Excerpts of spatial question data
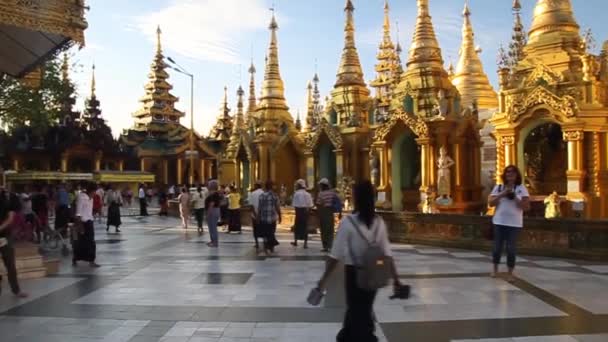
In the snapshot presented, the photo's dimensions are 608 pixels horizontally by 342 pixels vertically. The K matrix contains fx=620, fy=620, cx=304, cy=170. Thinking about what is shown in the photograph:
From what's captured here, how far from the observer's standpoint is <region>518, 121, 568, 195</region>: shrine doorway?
19.7 m

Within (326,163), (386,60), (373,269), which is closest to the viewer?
(373,269)

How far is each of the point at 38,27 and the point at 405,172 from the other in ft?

▶ What to produce
Using the material above, reproduce exactly the line that contains "Within (326,163), (386,60), (373,269), which" and all lines after it through the last one, and only those.

▶ Response
Within (326,163), (386,60), (373,269), which is closest to the viewer?
(373,269)

How far is each of the point at 38,27 and the point at 405,172 from the other in ft?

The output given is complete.